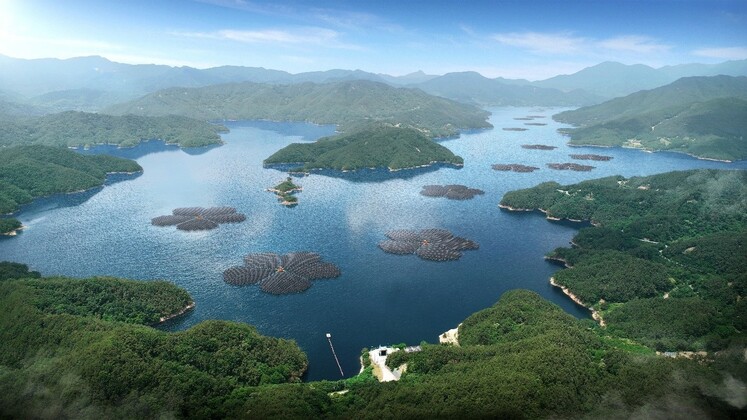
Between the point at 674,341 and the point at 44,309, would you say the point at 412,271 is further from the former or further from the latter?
the point at 44,309

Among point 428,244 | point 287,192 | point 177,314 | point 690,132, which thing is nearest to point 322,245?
point 428,244

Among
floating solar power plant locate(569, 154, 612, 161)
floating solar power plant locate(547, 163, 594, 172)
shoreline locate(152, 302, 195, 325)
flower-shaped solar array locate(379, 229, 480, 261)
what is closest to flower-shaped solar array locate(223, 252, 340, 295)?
shoreline locate(152, 302, 195, 325)

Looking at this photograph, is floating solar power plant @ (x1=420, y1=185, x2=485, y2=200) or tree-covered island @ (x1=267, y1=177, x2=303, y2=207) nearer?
tree-covered island @ (x1=267, y1=177, x2=303, y2=207)

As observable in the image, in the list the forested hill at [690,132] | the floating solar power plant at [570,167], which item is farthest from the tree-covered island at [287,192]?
the forested hill at [690,132]

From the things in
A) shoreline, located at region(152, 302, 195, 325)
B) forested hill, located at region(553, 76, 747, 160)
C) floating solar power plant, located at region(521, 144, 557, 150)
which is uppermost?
forested hill, located at region(553, 76, 747, 160)

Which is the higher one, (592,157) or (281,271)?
(592,157)

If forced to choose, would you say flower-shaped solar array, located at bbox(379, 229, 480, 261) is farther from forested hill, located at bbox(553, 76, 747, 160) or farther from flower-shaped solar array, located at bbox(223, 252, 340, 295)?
forested hill, located at bbox(553, 76, 747, 160)

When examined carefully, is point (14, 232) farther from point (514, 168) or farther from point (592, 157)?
point (592, 157)
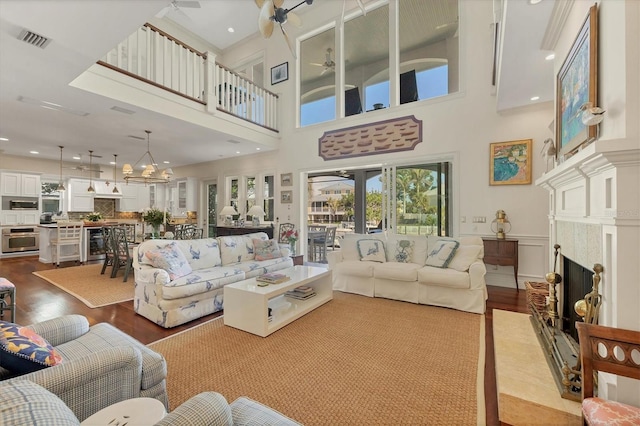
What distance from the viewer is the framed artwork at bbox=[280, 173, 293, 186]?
6.65 m

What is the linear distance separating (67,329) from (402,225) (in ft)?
16.0

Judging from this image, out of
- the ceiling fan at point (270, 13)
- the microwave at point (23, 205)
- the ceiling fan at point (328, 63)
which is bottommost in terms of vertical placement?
the microwave at point (23, 205)

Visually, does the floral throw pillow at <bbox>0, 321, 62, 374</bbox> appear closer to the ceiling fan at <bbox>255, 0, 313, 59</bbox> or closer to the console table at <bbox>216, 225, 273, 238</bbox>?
the ceiling fan at <bbox>255, 0, 313, 59</bbox>

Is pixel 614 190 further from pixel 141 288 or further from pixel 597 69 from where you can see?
pixel 141 288

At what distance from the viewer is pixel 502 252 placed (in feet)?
13.6

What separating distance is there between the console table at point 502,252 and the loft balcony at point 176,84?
16.3ft

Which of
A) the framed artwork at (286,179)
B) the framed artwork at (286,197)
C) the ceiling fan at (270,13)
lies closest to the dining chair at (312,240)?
the framed artwork at (286,197)

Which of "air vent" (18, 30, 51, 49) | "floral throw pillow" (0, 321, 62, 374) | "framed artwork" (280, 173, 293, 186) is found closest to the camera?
"floral throw pillow" (0, 321, 62, 374)

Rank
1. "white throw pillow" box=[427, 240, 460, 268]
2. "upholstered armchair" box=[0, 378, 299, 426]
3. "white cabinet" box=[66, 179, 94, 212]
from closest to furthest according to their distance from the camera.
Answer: "upholstered armchair" box=[0, 378, 299, 426]
"white throw pillow" box=[427, 240, 460, 268]
"white cabinet" box=[66, 179, 94, 212]

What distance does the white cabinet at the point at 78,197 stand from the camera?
8.22 metres

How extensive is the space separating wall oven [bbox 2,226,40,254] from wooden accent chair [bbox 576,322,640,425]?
1047cm

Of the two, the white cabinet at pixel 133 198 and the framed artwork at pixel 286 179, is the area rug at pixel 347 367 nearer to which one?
the framed artwork at pixel 286 179

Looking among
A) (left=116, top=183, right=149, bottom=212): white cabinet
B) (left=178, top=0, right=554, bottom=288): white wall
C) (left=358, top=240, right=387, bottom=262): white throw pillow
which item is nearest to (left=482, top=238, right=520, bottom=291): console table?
(left=178, top=0, right=554, bottom=288): white wall

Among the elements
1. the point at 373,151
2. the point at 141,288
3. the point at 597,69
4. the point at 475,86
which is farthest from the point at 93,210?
the point at 597,69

* * *

» Exercise goal
Pictures don't belong in the copy. Restate all the entries exactly.

» Answer below
Between the point at 674,341 and the point at 44,309, would you say the point at 412,271 is further from the former or further from the latter?
the point at 44,309

Among point 428,244 | point 287,192 | point 177,314 | point 690,132, which thing is nearest to point 322,245?
point 428,244

Among
floating solar power plant locate(569, 154, 612, 161)
floating solar power plant locate(547, 163, 594, 172)
shoreline locate(152, 302, 195, 325)
flower-shaped solar array locate(379, 229, 480, 261)
what is closest to flower-shaped solar array locate(223, 252, 340, 295)?
shoreline locate(152, 302, 195, 325)

Looking at this photograph, is floating solar power plant @ (x1=420, y1=185, x2=485, y2=200) or tree-covered island @ (x1=267, y1=177, x2=303, y2=207) nearer?
tree-covered island @ (x1=267, y1=177, x2=303, y2=207)

As observable in the image, in the list the forested hill at [690,132] | the floating solar power plant at [570,167], which item is farthest from the tree-covered island at [287,192]?
the forested hill at [690,132]

From the things in
A) shoreline, located at region(152, 302, 195, 325)
B) forested hill, located at region(553, 76, 747, 160)
C) floating solar power plant, located at region(521, 144, 557, 150)
which is uppermost?
forested hill, located at region(553, 76, 747, 160)

Which is the higher one, (592,157) or (281,271)?
(592,157)

If forced to choose, would you say flower-shaped solar array, located at bbox(379, 229, 480, 261) is farther from forested hill, located at bbox(553, 76, 747, 160) or farther from flower-shaped solar array, located at bbox(223, 252, 340, 295)?
forested hill, located at bbox(553, 76, 747, 160)

When examined carefully, is point (14, 232) farther from point (514, 168) or farther from point (592, 157)?
point (592, 157)
What distance from the viewer is the framed artwork at bbox=[280, 173, 293, 186]?
6.65 m

What is the linear distance separating (67,329) from (402,225) (in ft)?
16.0

Judging from this image, out of
- the ceiling fan at point (270, 13)
- the microwave at point (23, 205)
- the ceiling fan at point (328, 63)
which is bottommost in terms of vertical placement?
the microwave at point (23, 205)

Visually, does the floral throw pillow at <bbox>0, 321, 62, 374</bbox> appear closer to the ceiling fan at <bbox>255, 0, 313, 59</bbox> or closer to the console table at <bbox>216, 225, 273, 238</bbox>?
the ceiling fan at <bbox>255, 0, 313, 59</bbox>

Is pixel 614 190 further from pixel 141 288 or further from pixel 597 69 from where you can see?
pixel 141 288

At what distance from the viewer is pixel 502 252 placed (in feet)?
13.6

What separating distance is there between the console table at point 502,252 and the loft balcony at point 176,84?
16.3ft

Which of
A) the framed artwork at (286,179)
B) the framed artwork at (286,197)
C) the ceiling fan at (270,13)
lies closest to the dining chair at (312,240)?
the framed artwork at (286,197)

Which of "air vent" (18, 30, 51, 49) | "floral throw pillow" (0, 321, 62, 374) | "framed artwork" (280, 173, 293, 186) is found closest to the camera?
"floral throw pillow" (0, 321, 62, 374)

Rank
1. "white throw pillow" box=[427, 240, 460, 268]
2. "upholstered armchair" box=[0, 378, 299, 426]
3. "white cabinet" box=[66, 179, 94, 212]
from closest to furthest according to their distance from the camera.
Answer: "upholstered armchair" box=[0, 378, 299, 426]
"white throw pillow" box=[427, 240, 460, 268]
"white cabinet" box=[66, 179, 94, 212]

What distance does the white cabinet at the point at 78,197 stand from the camera?
8.22 metres

How extensive is the space separating wall oven [bbox 2,226,40,254] from wooden accent chair [bbox 576,322,640,425]?
1047cm

Of the two, the white cabinet at pixel 133 198 and the framed artwork at pixel 286 179, is the area rug at pixel 347 367 nearer to which one?
the framed artwork at pixel 286 179

Looking among
A) (left=116, top=183, right=149, bottom=212): white cabinet
B) (left=178, top=0, right=554, bottom=288): white wall
C) (left=358, top=240, right=387, bottom=262): white throw pillow
which item is nearest to (left=482, top=238, right=520, bottom=291): console table?
(left=178, top=0, right=554, bottom=288): white wall

Among the elements
1. the point at 373,151
2. the point at 141,288
3. the point at 597,69
4. the point at 475,86
which is farthest from the point at 93,210?
the point at 597,69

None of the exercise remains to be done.